Menkes Sebut Indonesia Kurang Dokter Onkologi Tangani Kanker

Menkes Sebut Indonesia Kurang Dokter Onkologi Tangani Kanker

Fajarasia.id- Menteri Kesehatan Budi Gunadi Sadikin menyebutkan bahwa Indonesia masih kekurangan dokter bidang onkologi yang menangani kanker. Hal tersebut menyebabkan penanganan kanker pada dewasa maupun anak jadi tidak optimal.

“Persoalan terbesar dalam penanganan kanker di Indonesia yakni dokternya. Kita tidak punya dokter onkologi yang cukup,” kata Budi Gunadi Sadikin dalam keterangan pers di Jakarta, Minggu (24/11/2024).

Menurut Menkes, kondisi ini membuat alat kesehatan sudah didistribusikan ke rumah sakit tidak dioperasikan dengan optimal lantaran dokter onkologi yang kurang. Oleh karena itu, Pemerintah Indonesia meluncurkan program beasiswa dan mengembalikan kolegium kepada Kementerian Kesehatan.
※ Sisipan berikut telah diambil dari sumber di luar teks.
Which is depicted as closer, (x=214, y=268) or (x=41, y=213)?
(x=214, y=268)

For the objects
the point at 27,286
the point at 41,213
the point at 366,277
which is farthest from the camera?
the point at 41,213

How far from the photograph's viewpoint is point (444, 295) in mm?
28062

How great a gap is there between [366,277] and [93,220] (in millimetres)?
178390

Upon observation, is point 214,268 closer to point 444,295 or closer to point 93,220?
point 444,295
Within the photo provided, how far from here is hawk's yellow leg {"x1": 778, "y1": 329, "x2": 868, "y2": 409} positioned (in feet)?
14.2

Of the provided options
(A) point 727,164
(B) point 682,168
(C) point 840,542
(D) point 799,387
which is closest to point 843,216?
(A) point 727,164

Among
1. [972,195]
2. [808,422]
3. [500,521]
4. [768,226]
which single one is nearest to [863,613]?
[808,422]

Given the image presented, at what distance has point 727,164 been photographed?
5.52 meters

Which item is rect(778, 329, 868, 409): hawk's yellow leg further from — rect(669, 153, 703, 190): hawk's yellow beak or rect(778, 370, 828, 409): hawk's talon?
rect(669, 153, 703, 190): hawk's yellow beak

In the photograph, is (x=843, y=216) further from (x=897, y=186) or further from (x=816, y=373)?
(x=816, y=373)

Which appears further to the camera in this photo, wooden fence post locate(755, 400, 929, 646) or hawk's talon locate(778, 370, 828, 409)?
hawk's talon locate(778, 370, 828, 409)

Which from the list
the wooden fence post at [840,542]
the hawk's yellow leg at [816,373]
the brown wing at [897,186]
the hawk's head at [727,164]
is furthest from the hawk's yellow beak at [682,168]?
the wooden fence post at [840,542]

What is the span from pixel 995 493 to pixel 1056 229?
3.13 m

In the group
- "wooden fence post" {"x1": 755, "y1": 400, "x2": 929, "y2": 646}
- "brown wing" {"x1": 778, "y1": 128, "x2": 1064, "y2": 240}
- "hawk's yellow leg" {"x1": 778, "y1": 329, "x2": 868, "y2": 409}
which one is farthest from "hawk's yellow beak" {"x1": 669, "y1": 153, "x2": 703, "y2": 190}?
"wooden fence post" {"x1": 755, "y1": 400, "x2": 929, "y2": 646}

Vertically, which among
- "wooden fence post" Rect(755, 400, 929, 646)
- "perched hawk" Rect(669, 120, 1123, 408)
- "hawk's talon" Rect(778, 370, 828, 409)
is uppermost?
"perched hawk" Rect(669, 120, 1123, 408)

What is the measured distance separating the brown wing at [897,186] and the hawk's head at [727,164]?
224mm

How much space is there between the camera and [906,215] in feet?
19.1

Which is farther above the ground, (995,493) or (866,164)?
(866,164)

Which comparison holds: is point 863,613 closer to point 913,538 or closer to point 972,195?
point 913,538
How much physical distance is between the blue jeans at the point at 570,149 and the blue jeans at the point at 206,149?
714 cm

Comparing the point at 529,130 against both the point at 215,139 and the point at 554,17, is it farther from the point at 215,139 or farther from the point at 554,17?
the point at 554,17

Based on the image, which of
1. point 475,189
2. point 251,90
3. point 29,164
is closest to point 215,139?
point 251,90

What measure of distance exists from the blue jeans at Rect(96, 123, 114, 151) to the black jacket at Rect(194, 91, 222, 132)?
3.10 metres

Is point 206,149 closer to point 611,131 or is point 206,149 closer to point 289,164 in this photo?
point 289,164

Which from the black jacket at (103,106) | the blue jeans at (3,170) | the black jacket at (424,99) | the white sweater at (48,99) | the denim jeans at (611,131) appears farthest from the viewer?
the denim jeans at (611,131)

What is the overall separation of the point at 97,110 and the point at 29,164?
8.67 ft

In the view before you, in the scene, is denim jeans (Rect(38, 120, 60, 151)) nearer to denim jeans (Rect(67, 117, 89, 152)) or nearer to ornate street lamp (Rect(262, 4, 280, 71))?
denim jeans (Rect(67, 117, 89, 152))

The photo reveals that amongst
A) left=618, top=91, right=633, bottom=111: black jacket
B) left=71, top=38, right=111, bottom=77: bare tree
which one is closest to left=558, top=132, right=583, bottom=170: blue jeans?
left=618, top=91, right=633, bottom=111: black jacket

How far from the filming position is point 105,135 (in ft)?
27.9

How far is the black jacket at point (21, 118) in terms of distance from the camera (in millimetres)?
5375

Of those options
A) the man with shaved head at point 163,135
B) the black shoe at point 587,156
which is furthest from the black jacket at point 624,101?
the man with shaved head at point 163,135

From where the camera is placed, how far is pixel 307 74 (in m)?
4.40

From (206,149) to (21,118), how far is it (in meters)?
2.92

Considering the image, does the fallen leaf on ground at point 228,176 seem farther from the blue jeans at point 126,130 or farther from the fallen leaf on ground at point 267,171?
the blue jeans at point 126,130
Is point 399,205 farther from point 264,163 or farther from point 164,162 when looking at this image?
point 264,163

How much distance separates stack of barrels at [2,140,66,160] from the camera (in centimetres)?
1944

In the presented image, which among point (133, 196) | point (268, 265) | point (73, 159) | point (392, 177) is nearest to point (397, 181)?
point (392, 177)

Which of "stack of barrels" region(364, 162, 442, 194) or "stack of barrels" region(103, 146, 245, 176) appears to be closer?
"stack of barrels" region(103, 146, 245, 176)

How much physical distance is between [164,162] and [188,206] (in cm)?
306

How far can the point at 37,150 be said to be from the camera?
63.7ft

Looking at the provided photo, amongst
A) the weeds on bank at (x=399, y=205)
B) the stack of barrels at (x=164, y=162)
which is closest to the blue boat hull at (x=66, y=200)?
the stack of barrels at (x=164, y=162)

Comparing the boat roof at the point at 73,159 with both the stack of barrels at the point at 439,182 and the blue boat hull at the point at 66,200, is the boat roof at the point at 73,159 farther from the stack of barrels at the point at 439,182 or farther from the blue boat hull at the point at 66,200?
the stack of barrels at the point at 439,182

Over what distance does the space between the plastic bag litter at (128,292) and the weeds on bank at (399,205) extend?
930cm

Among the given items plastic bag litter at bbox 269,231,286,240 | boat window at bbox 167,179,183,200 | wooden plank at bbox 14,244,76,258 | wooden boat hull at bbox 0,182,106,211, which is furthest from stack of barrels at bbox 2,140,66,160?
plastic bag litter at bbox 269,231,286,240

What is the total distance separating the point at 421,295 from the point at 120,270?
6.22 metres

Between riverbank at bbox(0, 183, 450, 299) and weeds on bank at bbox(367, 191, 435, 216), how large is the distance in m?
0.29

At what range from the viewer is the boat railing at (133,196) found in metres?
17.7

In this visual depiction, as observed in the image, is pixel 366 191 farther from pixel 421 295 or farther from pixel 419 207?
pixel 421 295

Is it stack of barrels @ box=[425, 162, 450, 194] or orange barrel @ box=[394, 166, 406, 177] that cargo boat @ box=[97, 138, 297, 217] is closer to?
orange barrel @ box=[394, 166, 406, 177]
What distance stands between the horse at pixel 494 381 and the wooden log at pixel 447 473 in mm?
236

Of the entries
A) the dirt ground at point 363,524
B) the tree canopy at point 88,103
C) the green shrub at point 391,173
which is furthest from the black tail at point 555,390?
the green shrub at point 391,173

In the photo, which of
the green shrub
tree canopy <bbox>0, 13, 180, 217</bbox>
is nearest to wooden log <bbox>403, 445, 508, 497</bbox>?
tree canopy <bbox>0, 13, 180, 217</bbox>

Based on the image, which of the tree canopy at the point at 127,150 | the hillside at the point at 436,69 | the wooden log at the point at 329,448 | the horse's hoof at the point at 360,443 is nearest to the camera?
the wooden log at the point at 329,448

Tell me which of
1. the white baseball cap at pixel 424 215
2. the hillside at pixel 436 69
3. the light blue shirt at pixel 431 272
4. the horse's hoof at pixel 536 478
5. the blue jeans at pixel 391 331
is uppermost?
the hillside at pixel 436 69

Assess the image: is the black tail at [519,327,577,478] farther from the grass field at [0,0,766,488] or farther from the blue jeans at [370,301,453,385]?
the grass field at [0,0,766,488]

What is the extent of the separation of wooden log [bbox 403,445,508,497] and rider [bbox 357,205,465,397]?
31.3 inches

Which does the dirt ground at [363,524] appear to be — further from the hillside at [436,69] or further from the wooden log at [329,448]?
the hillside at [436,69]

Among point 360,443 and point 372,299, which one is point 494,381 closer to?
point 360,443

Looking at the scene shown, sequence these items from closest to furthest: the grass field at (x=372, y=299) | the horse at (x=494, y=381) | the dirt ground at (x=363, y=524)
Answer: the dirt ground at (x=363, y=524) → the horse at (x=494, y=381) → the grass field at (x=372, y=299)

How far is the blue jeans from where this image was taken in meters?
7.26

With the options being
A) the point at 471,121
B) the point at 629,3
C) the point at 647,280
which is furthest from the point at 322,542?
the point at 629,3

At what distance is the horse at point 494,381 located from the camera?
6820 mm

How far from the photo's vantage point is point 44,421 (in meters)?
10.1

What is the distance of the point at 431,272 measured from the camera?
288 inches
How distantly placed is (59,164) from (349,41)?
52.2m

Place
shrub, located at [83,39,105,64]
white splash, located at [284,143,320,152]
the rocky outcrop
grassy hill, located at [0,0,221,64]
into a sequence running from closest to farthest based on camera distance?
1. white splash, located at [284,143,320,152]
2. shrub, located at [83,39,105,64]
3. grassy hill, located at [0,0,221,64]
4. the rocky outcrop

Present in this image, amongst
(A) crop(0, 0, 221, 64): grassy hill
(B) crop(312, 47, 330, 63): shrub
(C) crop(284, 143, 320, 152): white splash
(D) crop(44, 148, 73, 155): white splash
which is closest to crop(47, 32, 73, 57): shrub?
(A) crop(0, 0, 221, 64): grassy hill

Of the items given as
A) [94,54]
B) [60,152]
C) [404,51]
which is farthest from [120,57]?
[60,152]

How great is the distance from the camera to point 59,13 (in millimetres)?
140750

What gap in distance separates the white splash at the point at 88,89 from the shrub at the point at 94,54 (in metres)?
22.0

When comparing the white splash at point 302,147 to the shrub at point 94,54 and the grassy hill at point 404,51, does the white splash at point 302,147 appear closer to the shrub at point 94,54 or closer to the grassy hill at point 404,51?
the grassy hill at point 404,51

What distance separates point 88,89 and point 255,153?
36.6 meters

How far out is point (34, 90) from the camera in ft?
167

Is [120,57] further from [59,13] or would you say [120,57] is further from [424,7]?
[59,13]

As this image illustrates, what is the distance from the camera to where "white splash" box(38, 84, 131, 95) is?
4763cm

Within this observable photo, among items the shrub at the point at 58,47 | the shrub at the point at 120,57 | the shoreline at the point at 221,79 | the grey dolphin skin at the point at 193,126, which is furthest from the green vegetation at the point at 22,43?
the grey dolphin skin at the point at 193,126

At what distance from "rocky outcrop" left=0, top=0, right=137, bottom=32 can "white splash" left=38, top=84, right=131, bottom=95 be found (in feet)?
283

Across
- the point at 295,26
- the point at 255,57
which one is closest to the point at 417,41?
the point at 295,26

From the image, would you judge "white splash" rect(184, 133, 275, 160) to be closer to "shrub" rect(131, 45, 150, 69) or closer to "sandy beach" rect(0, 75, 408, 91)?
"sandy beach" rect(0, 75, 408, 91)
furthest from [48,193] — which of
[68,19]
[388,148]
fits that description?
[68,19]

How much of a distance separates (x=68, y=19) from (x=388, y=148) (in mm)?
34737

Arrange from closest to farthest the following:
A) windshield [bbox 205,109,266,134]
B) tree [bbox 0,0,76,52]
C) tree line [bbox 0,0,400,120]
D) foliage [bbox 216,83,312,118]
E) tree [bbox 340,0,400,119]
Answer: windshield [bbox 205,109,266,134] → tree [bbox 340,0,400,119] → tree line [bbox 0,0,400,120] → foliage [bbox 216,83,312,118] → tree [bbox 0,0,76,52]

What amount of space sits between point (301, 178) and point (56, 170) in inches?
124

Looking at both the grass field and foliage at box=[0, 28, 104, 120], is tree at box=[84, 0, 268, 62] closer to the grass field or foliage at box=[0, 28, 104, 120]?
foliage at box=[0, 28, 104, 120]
“Karena kita mau mempercepat program fellowship. Sehingga dokter spesialis penyakit dalam bisa melakukan kemoterapi,” kata Budi.

Saat ini, kata Menkes, Indonesia telah bekerja sama dengan Pemerintah Tiongkok, India, Jepang dan Korea yang menjadi tempat belajar 100 dokter tiap tahunnya. Selain kanker, lanjut Menkes, ratusan dokter ini akan mengikuti program beasiswa dalam bidang seperti kardiologi intervensional.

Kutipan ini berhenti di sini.